Exercise objective
Produce word for word the lines of the data below running from the one that has "脑实质CT断层解剖.ppt" to the one that has "河南信阳市2023年初中级经济师考试合格人员公示及资格核查", inclusive, and no others.

*** Supplied records ***

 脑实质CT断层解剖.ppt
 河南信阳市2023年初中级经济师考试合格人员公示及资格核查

*** End of Supplied records ***
*** Supplied records ***

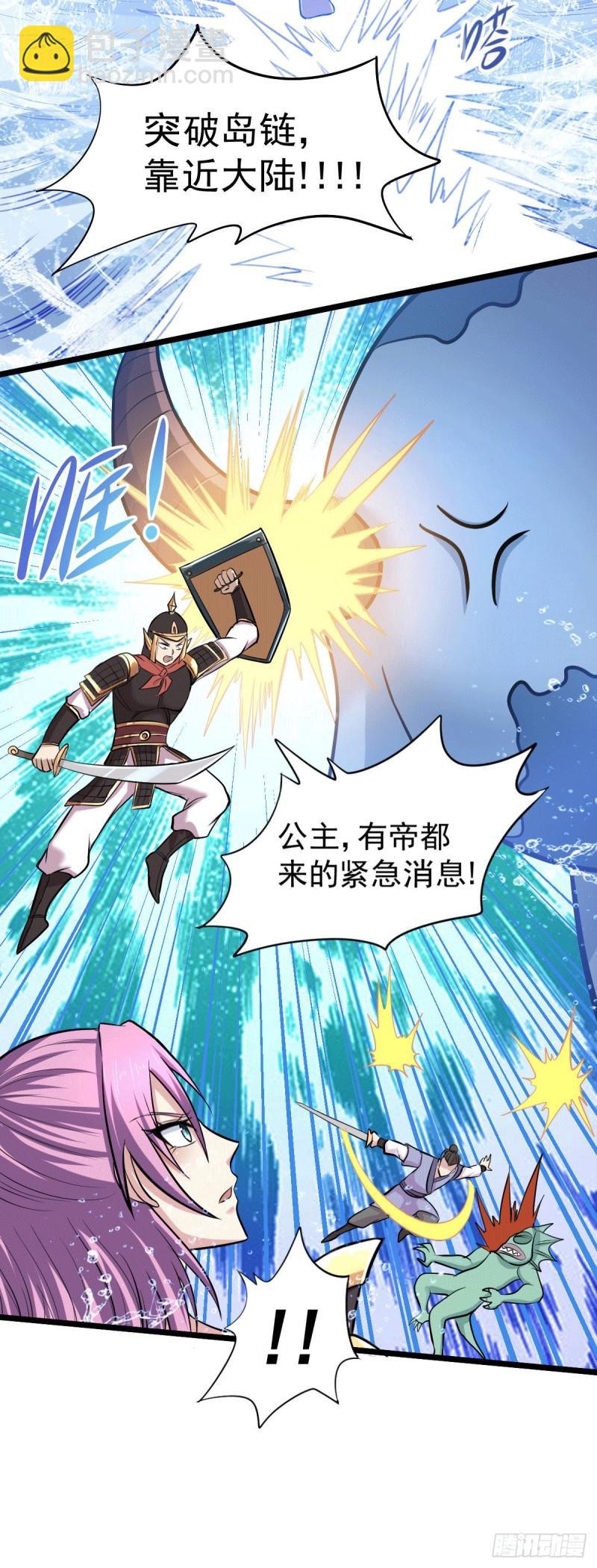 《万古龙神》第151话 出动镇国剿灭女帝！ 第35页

*** End of Supplied records ***

Answer section
 脑实质CT断层解剖.ppt
 河南信阳市2023年初中级经济师考试合格人员公示及资格核查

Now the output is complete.